━━ RECORDS SUPPLIED

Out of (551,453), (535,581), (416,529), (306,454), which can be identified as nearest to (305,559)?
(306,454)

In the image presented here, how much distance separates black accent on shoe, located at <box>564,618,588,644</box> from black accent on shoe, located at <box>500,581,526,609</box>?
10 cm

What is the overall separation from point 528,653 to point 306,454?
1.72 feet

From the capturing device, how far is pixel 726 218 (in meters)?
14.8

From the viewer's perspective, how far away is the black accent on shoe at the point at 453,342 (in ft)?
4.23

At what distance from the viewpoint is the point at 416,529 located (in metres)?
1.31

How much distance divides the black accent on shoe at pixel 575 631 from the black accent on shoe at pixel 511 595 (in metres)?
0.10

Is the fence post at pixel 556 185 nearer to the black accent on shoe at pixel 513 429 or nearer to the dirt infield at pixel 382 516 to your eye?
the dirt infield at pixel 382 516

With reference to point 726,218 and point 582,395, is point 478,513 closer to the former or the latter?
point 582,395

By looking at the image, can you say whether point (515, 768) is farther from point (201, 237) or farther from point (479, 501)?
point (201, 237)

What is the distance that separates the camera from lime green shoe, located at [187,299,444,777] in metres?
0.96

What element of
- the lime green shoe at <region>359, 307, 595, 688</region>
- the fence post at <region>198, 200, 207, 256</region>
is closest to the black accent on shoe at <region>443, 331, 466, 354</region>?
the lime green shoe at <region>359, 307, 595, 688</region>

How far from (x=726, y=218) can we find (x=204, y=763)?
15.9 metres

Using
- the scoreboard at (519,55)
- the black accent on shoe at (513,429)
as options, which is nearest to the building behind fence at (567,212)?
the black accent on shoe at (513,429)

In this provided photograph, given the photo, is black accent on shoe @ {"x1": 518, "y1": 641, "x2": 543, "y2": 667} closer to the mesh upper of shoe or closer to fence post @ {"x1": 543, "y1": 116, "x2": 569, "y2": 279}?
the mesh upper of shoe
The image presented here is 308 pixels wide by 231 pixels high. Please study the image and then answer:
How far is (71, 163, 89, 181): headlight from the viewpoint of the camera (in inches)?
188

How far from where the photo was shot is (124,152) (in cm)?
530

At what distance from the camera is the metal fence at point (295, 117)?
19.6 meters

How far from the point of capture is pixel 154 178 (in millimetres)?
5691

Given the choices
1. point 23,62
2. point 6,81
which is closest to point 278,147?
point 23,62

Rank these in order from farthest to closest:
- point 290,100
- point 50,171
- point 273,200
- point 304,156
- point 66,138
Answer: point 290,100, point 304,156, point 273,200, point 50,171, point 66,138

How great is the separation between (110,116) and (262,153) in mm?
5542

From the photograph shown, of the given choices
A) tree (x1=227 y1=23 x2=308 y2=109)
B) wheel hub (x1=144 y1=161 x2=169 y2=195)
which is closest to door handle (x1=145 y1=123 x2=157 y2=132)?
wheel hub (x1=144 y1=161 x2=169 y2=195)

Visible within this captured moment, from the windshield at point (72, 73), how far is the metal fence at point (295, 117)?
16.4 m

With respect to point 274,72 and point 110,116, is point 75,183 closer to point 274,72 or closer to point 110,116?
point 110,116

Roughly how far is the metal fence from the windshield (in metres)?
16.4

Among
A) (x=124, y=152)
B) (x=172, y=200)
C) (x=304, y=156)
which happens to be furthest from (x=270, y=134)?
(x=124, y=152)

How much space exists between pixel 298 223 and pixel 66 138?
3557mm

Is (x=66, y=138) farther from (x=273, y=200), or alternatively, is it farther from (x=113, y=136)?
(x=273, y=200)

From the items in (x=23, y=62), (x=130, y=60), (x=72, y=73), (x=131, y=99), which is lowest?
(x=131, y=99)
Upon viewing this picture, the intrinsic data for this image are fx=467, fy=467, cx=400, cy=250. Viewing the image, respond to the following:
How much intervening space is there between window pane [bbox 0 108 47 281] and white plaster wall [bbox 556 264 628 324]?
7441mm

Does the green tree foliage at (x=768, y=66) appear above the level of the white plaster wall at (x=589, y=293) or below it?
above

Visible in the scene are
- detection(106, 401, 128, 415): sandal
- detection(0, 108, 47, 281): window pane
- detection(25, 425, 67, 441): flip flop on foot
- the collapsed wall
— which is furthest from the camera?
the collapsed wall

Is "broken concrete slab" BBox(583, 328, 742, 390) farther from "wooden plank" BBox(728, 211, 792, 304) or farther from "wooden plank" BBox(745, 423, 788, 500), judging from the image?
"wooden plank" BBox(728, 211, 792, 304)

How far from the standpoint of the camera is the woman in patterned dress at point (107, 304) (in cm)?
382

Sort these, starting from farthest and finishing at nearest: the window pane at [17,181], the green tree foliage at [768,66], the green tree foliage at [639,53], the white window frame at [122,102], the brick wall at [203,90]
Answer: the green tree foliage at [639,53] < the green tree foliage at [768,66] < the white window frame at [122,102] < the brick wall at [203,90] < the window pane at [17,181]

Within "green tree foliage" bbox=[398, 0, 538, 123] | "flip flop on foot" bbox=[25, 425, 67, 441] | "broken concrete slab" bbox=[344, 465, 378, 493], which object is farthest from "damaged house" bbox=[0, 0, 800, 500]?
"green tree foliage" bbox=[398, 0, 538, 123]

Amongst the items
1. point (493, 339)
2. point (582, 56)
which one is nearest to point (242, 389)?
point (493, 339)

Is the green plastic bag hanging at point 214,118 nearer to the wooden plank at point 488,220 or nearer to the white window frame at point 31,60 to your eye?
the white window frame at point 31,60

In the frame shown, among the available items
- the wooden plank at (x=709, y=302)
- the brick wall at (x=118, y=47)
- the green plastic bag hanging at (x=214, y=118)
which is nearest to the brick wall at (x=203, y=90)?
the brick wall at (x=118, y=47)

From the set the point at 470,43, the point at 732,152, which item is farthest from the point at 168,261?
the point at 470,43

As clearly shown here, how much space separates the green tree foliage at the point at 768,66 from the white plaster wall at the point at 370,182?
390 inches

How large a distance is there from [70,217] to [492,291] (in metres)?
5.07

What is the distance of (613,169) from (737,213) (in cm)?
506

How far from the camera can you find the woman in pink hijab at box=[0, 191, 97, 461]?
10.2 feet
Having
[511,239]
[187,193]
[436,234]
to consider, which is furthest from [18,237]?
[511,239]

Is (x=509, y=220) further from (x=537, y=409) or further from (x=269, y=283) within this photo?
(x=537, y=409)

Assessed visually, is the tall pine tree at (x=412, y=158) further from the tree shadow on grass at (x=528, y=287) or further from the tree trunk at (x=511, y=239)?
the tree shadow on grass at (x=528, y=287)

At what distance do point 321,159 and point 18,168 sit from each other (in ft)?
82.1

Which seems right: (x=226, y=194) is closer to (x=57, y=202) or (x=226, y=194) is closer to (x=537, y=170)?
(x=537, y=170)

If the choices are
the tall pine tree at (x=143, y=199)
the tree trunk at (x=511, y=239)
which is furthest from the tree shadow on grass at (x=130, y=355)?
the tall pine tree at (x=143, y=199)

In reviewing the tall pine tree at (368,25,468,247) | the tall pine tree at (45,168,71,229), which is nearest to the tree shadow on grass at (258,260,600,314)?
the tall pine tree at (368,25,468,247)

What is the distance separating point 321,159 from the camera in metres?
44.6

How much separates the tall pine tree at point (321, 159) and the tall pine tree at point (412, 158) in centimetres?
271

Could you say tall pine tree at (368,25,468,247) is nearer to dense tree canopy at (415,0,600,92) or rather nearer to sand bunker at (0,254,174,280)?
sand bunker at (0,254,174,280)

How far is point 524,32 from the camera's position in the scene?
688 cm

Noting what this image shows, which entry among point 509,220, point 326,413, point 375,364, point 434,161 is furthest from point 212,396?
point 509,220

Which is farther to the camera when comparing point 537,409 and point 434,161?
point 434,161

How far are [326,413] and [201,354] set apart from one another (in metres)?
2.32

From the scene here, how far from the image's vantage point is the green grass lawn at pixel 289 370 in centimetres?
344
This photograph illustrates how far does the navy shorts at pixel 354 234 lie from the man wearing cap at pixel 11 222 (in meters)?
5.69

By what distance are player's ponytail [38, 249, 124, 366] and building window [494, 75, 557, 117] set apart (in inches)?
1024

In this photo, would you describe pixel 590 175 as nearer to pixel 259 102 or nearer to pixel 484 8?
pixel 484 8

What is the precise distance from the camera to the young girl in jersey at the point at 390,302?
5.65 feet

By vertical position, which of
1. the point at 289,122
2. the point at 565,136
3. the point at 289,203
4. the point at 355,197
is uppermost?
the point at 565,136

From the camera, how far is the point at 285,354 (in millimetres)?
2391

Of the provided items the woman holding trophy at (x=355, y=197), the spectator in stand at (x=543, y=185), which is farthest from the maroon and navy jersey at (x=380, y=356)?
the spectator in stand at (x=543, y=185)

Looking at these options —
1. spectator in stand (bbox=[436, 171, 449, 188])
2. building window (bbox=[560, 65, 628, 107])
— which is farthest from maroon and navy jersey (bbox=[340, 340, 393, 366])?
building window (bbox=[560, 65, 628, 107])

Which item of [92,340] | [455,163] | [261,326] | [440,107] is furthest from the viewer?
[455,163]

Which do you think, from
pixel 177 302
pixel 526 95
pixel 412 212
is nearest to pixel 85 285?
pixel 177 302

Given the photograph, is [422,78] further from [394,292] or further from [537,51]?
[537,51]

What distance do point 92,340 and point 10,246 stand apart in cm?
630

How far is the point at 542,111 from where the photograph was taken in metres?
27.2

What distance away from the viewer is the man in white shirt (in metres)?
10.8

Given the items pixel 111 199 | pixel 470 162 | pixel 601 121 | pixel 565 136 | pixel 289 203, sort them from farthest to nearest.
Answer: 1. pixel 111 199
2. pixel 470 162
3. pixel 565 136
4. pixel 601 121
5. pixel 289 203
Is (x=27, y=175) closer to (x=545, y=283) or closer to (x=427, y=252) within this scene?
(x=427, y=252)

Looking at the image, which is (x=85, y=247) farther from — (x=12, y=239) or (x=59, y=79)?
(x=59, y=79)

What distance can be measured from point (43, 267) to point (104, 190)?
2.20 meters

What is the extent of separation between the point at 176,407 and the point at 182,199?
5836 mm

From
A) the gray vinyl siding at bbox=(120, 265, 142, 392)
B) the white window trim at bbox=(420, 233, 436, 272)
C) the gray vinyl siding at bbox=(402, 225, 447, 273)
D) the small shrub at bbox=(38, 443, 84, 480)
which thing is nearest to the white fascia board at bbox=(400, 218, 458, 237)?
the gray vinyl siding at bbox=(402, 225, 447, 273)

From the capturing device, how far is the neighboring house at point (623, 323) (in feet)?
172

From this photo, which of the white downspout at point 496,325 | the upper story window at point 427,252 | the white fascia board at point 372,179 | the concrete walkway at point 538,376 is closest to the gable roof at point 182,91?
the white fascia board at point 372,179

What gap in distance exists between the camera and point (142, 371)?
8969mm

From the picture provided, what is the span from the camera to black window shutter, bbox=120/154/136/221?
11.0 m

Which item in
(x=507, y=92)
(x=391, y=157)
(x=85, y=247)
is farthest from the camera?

━━━━

WORK TO DO: From the line holding "Is (x=27, y=175)" to the last line of the records, quote each line exactly and add nothing.

SOLUTION TO THE PROBLEM:
Is (x=27, y=175) closer to (x=545, y=283) or closer to (x=427, y=252) within this scene?
(x=427, y=252)

Looking at the image, which is (x=85, y=247) farther from — (x=12, y=239) or (x=59, y=79)?
(x=59, y=79)

What distance can be measured from point (43, 267) to point (104, 190)?
2.20 meters

What is the extent of separation between the point at 176,407 and the point at 182,199?
5836 mm

From
A) the gray vinyl siding at bbox=(120, 265, 142, 392)
B) the white window trim at bbox=(420, 233, 436, 272)
C) the gray vinyl siding at bbox=(402, 225, 447, 273)
D) the small shrub at bbox=(38, 443, 84, 480)
which thing is nearest to the white fascia board at bbox=(400, 218, 458, 237)?
the gray vinyl siding at bbox=(402, 225, 447, 273)

From the capturing device, how far is the neighboring house at point (623, 323) (in feet)?
172

From this photo, which of the white downspout at point 496,325 | the upper story window at point 427,252 | the white fascia board at point 372,179 | the concrete walkway at point 538,376 is closest to the gable roof at point 182,91?
the white fascia board at point 372,179

What gap in distance exists between the camera and point (142, 371)?
8969mm

From the picture provided, what is the span from the camera to black window shutter, bbox=120/154/136/221?
11.0 m

Which item in
(x=507, y=92)
(x=391, y=157)
(x=85, y=247)
is farthest from the camera?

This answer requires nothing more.